As Ukraine’s power grid endures relentless Russian strikes, anti-corruption investigators uncovered a $100 million kickback scheme inside the state energy sector - money stolen from projects meant to fortify and repair the very systems keeping Ukrainians safe and alive.
People in power saw opportunity where there should have been only duty.
This is the near unbearable paradox of my support for Ukraine. I have always believed in the cause, in the courage of those who refuse to kneel, but I have never been blind to the challenges within.
There has long been an intentional effort - by propagandists, opportunists, and the useful idiots - to collapse support for Ukraine into personal loyalty to Zelenskyy. It is a strategic disinformation tactic designed to corrode clarity.
When the world is convinced that Zelenskyy is Ukraine, the moment he falters, faith in the country falters with him. Thus the corruption of one man or one circle becomes the indictment of an entire people. It’s a purposeful slow erosion of credibility and compassion.
And the disillusionment spreads outward until the cause itself feels tainted.
The tactic doesn’t need to destroy the country militarily, it only needs to make its supporters lose heart.
The tragedy is that when the world confuses the government for the nation, it’s those people who pay the price for someone else’s corruption.
But Ukraine is not one man.
She is the millions of ordinary people who have refused to surrender.
My support of Ukraine has never meant faith in power or politicians.

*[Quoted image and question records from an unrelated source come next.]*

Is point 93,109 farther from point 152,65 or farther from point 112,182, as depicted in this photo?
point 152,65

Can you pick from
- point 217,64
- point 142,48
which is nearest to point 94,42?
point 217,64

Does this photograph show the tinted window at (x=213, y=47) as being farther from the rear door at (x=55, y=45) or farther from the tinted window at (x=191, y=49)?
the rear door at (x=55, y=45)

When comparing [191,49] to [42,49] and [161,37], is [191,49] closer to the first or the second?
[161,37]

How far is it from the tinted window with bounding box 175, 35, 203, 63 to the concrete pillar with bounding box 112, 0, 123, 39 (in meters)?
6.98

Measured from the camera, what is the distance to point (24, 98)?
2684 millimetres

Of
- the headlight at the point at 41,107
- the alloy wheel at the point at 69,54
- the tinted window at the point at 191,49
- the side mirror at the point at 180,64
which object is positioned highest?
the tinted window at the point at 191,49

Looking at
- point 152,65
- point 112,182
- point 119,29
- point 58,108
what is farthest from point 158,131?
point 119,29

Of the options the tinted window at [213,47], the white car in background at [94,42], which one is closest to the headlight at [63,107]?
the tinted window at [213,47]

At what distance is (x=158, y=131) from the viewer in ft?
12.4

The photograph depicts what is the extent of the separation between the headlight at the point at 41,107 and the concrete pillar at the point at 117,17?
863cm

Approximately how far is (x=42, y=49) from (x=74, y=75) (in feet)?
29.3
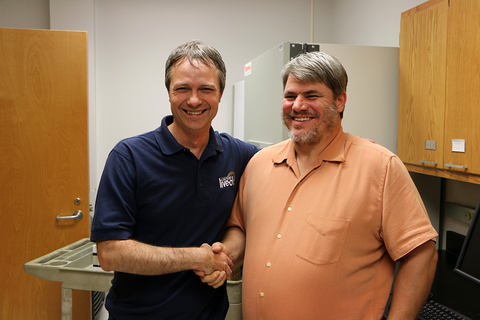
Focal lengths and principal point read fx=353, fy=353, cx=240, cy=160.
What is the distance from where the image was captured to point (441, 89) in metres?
1.69

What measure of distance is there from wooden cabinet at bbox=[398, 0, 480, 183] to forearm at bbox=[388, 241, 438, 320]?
0.71 meters

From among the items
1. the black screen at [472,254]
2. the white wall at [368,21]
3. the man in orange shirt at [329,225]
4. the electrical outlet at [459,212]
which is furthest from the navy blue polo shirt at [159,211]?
the white wall at [368,21]

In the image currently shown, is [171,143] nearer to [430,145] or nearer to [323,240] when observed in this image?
[323,240]

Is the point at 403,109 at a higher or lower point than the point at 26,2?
lower

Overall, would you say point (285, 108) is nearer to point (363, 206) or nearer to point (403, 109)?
point (363, 206)

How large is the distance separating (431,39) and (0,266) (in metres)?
Answer: 3.02

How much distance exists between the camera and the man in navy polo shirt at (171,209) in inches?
44.6

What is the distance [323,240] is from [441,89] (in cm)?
109

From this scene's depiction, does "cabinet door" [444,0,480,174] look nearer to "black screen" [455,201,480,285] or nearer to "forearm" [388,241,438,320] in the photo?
"black screen" [455,201,480,285]

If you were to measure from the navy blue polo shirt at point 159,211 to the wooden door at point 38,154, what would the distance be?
1424mm

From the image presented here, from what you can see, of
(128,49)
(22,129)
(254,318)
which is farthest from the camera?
(128,49)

It has always been belief in the people. It has meant defending a country’s right to exist while demanding it rise to meet its own ideals.
Ukraine’s fight has tragically never been only against Russia’s aggression, but also against the shadows within that would hollow out victory from the inside.
The darkness now covering Ukraine is literal and symbolic - born from missiles and from moral failure alike.
Yet amid it, the light that endures is not political.
It’s the defender on the front fighting against the invader, the medic working to save lives until she collapses from exhaustion, the journalist exposing hard truths and demanding accountability, the volunteer delivering aid to the least fortunate and the most vulnerable, and the mother carrying her child down the stairs to safety under bombardment whispering 'all will be okay.'
That is Ukraine.
And that freedom - messy, imperfect, human freedom - is still worth supporting and defending.